As for the bullies. When my therapist asked me what I thought of them now, my first response was to blurt out: ‘They were right about me.’ As soon as I said it I realised how truly I felt that. I had carried the belief that they were the only ones who saw me as I truly was and that they had caught me out, pretending to be a good, kind, thoughtful person. A lot of the time that was how I felt. I felt like I was a bad person pretending to be a good person. I felt that when they told me I was ugly and stupid and that nobody wanted to hear from me about anything, and that nobody would love me, they were just seeing the real me. The me I was trying to hide from everyone.
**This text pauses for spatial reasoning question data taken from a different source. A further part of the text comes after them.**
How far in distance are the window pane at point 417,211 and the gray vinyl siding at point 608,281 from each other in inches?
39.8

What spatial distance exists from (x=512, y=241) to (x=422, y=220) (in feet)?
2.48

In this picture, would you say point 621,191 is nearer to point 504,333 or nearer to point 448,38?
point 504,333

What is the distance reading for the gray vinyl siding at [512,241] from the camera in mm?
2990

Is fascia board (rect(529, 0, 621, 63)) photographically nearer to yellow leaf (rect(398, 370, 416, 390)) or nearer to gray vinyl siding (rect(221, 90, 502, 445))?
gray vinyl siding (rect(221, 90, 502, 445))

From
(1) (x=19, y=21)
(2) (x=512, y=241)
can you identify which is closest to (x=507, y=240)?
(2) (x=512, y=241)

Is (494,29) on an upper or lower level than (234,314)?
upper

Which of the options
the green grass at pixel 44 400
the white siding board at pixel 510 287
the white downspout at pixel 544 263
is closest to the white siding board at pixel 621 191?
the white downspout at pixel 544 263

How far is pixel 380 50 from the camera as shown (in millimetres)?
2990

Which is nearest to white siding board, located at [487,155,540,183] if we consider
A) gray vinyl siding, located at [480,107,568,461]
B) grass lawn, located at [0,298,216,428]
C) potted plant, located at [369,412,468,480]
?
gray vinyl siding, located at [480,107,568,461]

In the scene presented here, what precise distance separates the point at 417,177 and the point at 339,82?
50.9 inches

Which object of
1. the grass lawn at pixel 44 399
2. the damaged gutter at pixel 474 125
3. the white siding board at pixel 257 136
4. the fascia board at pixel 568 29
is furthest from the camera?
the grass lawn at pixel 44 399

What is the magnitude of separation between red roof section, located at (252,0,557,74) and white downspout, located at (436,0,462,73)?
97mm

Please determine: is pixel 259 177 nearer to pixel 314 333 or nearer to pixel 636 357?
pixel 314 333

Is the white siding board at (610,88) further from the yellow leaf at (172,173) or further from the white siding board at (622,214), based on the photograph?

I don’t feel like that now. The shock of saying they were right felt like it jolted me out of that state, into a space where I could properly interrogate and let go of it. Things have changed. I know they have because this morning, when I arrived at my pottery class, I was completely calm. I did not default to being the child, scared of being found out. I didn’t turn into the person who beat herself up for not knowing how to do things. I didn’t get angry with myself. I didn’t try to apologise to people for existing, or over compensate because I was raging with social anxiety. I didn’t have a migraine from all the things I was trying to stop doing or being. I didn’t feel like I was in school and I just had to endure the day and wait until I got home to be myself. In the past, this is how it would have been, even doing things I really wanted to do. This was how it always was. I was always the child waiting for the bullies to find me out. I was always the bad person, pretending to be good.
Today was different. I was talking to the pottery teacher about the pleasure of being able to fully inhabit my body and have a complete experience of connection between my body and the clay. I said: ‘It feels so great. I have spent so many years outside of my body. This is probably the first time I've been this connected since I was a small child.’ She looked at me and said: ‘That’s brilliant. Your words have given me goosebumps.’
Today was a miracle. Truly a miracle. It was a quiet, perfect miracle in which I allowed myself to be fully present in my body and my mind and do something I really wanted to do without getting in my own way. I just was. I just am.
🥳🎉🎊
This. Omg this! I needed this:
"The regrets...are where I let other people tell me what I could and should do. The times where I squashed my instincts and played by the rules that I thought grown ups should adhere to and that if I did them, I would feel more grown up. ... it’s time to grow out. Grow out of bad habits, grow out of restrictive boxes, grow out of the tiny space I allotted myself."